Mais soudain, elles arrêtèrent yeux et têtes.
Parce que l’homme au chapeau melon avait, lui aussi, retenu à mi-route sa main qui allait se tendre vers ma tasse. Et après cet arrêt, son visage devint violet, puis fort pâle, et sa bouche hurla d’une voix suffoquée :
« Vous ne me donnez pas cette tasse pour me rendre service ; vous me la donnez pour vous en délivrer, car vous vous apercevez qu’un homme tenant une tasse de café dans chaque main, dans un bar, est ridicule. »
Tout se tut pendant un instant dans le bar ; une atmosphère de cauchemar l’envahit, ternit l’atroce éclat des quatre machines, sur le marbre, amincit les quatre figures des jeunes filles derrière les machines.
« Oui, continuait-il à crier, vous êtes ridicule, et je veux que vous restiez ridicule : là, comme ça ; oh ! loin de moi l’idée – quoique je sente un peu lourd mon estomac – de boire ce café pour vous rendre service, à vous. Restez ainsi, ridicule de cette façon, pendant toute l’éternité. »
Mais moi, je n’eus de perplexité que pendant une minute. Une décision eut tôt fait de mûrir au-dedans de moi ; je la réalisai sur-le-champ. C’est-à-dire que je bus le café droit, je bus ensuite le café gauche, et je déposai les deux tasses vides sur le marbre, devant notre jeune fille, en lui demandant d’une voix sereine :
« Combien ?
– Une lire vingt. »
Mon antagoniste trembla de toute sa personne.
« Pour ce qui est de vous, lui dis-je avec douceur, pour ce qui est de vous, monsieur, je vous prie d’accepter un conseil libéral : allez vous faire fiche. »

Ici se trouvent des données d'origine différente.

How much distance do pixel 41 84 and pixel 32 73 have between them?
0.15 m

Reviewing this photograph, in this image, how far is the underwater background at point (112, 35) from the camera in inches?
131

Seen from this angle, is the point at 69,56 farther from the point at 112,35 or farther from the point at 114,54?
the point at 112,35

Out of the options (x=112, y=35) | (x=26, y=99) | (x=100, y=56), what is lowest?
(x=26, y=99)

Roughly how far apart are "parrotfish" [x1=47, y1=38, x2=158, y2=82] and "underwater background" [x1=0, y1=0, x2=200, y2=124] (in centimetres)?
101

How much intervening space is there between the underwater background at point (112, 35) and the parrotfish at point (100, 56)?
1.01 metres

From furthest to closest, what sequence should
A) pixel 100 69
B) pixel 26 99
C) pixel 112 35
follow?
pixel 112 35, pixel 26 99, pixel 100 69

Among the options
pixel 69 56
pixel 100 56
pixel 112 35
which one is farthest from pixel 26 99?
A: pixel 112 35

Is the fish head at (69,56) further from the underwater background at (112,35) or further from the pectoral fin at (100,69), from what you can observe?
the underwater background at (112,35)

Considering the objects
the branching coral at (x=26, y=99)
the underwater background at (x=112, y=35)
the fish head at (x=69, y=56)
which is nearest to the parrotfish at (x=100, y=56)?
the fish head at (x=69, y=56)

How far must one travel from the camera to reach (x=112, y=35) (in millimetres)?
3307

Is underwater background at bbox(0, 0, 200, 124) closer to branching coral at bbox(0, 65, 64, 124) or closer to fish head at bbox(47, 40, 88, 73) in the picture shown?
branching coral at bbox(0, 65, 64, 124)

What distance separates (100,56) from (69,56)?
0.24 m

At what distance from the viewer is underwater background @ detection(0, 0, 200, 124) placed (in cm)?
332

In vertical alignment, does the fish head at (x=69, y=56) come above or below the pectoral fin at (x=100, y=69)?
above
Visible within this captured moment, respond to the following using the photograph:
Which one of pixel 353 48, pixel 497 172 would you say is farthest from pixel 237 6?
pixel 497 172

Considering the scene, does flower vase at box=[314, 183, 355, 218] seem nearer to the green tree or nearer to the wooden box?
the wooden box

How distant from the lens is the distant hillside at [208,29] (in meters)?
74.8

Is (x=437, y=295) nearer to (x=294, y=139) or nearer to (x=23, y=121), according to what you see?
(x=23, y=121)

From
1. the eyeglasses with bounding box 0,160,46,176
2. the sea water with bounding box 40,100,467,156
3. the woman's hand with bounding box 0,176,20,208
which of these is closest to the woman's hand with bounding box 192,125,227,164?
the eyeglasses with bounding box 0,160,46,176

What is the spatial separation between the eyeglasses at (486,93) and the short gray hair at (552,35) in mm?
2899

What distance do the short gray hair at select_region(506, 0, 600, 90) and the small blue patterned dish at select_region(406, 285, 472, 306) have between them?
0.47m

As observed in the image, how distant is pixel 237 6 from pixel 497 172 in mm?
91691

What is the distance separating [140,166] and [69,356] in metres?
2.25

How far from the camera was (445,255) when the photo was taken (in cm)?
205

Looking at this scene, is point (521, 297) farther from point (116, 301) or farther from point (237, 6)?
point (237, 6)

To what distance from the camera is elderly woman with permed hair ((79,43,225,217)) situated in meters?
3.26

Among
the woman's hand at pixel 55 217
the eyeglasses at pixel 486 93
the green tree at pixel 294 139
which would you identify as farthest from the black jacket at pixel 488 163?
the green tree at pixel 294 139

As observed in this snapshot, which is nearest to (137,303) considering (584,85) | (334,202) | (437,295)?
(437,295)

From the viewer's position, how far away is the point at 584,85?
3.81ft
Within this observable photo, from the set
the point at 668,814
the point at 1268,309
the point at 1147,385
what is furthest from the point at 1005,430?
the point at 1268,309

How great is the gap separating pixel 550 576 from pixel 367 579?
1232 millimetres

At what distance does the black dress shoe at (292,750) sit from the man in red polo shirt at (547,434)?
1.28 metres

Lui, il avait ouvert deux ou trois fois sa bouche pour parler, mais des profondeurs de sa gorge n’arrivaient jusqu’en haut que quelques gargouillements suffoqués.
J’essayai de l’aider :
« Que voulez-vous me dire, monsieur ? »
Mon aide fut efficace.
« J’étais en train de chercher, répondit-il d’une voix changée, et comme infiniment malade et lointaine, j’étais en train de chercher quelle nouvelle exploitation de ma personne vous allez essayer, par vos derniers agissements, et par votre conseil même, dont je ne saisis pas la portée. Et je ne trouve pas. Comprenez-vous ? Je ne le trouve pas. Mais ne comprenez-vous pas ? Vous ne vous secouez pas ? C’est la première fois, la première en quarante années d’existence, en dix-neuf années de majorité, en quinze années d’emploi à la Députation provinciale, c’est la première fois que je ne parviens pas à interpréter la vexation que sans doute on est en train de m’infliger. Et cela me tue. C’est ma fin, monsieur : je sens que c’est l’heure de ma mort. Adieu, bar ; adieu, Députation provinciale ; adieu, lumière ; tout s’éloigne déjà, au-devant de mes yeux, dans un brouillard d’outre-monde. Mais, sachez-le, monsieur, je meurs de par vos coups ; sachez-le, ô quatre demoiselles, si je ne sors d’ici qu’à l’état de cadavre, la responsabilité doit en retomber sur ce monsieur, qui m’a ôté soudain la terre de dessous mes semelles, qui supprime ma raison quotidienne d’exister, qui m’enlève l’air que je respirais ; c’est lui ; c’est vous ! »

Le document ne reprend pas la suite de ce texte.